(HealthDay)—Additional steps are needed for regulating compounding pharmacies, according to a perspective piece published online Dec. 25 in the New England Journal of Medicine.
Noting that the 2012 fungal meningitis outbreak was linked to the New England Compounding Center (NECC) in Farmington, Mass., Kevin Outterson, J.D., L.L.M., from the Boston University School of Law, discusses limitations of the Drug Quality and Security Act as a potential solution for regulating compounding pharmacies.

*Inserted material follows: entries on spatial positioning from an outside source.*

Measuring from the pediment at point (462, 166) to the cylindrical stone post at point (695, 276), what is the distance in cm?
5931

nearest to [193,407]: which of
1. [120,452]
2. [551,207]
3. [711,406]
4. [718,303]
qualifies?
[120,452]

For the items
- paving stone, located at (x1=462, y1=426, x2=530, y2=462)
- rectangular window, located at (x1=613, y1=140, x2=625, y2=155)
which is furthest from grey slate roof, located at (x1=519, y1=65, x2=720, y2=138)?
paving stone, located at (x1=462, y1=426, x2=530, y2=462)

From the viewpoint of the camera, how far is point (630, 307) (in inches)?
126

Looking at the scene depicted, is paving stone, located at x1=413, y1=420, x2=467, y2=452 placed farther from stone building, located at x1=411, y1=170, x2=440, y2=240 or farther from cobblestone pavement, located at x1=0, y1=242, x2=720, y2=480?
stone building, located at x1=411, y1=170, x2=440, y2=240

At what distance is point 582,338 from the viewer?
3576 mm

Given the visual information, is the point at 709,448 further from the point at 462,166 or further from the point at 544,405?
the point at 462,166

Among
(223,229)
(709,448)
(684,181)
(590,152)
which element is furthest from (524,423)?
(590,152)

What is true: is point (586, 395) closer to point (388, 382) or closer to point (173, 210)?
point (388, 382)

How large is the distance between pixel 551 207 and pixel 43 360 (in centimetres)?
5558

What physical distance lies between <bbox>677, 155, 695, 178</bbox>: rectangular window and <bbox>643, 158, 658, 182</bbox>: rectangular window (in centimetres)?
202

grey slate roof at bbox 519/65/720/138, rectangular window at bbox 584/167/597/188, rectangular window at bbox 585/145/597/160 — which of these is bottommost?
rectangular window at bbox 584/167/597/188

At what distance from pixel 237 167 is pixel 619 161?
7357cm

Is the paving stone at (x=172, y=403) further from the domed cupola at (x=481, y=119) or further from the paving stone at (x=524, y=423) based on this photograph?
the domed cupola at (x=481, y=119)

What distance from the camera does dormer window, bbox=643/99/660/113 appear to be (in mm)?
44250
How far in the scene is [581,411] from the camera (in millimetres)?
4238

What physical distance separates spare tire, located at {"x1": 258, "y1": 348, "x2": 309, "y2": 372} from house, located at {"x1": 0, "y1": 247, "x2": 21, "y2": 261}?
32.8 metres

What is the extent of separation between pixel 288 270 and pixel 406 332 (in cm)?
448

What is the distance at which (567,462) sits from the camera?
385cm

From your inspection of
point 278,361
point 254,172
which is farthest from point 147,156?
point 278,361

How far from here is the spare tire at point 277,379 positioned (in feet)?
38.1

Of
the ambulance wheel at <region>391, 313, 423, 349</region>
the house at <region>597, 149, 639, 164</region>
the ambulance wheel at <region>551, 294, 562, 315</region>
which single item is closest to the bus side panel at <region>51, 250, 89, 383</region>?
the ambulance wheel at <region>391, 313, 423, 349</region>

The author notes that the new Act goes some way to improve regulation, including reenactment of Section 503A. However, to avoid a similar tragedy as that involving the NECC, new state legislation is needed. Many states do not mandate compliance with the sterile-compounding requirements, and most do not carefully regulate out-of-state compounding pharmacies. Federal government has ceded much of the regulatory authority to states and they must ensure minimum quality standards are met, without triggering drug shortages. The U.S. Food and Drug Administration has clearer authority, but needs support from other stakeholders, including adequate funding from Congress. Furthermore, providers and health plans can play a role by insisting compounded drugs are exclusively sourced from FDA-regulated facilities.
"The Drug Quality and Security Act may have been a good first step, but patients will not be protected unless states, the FDA, and health care providers and plans act quickly to fill in the gaps left by Congress," Outterson writes.